Start of EXCERPT
I'm trying to prove that $\ell^1(\mathbb{N}) := \left\{ (x_n)_{n=1}^{\infty} : \sum\limits_{n=1}^{\infty}\left|x_n\right| < \infty \right\} $, the space of all sequences over the field $\mathbb{C}$ that converge absolutely, is a Banach space with respect to the norm $\left|\left|(x_n)\right|\right|_{1} := \sum\limits_{n=1}^{\infty}\left|x_n\right|$.
Proof thus far:
Suppose $(x_n)\in L^1(\mathbb{N})$ and let $X^{(l)} := \left\{(x_{n})_{l}\right\}^{\infty}_{l=1} \subset \ell^1(\mathbb{N}) $ denote a Cauchy sequence.
Therefore, $\forall ~ \epsilon > 0, \exists ~ N \in \mathbb{N} : \left|\left| X^{(l)} – X^{(m)}\right|\right|_{1} < \epsilon \space\space \forall ~ l,m \ge N $.
End of EXCERPT
# EXERCISE TASKS:
A – Restate the paragraph of the post beginning "I'm trying to prove that" in one shorter sentence, keeping its main facts.
B – Quote the post exactly between "Therefore, $\forall ~" and "l,m \ge N $.", inclusive.
Start of SUPPLIED INFORMATION
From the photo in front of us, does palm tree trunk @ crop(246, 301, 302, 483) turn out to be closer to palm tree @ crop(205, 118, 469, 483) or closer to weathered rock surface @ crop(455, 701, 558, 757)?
End of SUPPLIED INFORMATION
# TASK SOLUTIONS:
A – The goal is to show that $\ell^1(\mathbb{N})$, the space of complex sequences whose series converge absolutely, is a Banach space under the norm $\|(x_n)\|_1 = \sum_{n=1}^{\infty}|x_n|$.

B –
Therefore, $\forall ~ \epsilon > 0, \exists ~ N \in \mathbb{N} : \left|\left| X^{(l)} – X^{(m)}\right|\right|_{1} < \epsilon \space\space \forall ~ l,m \ge N $.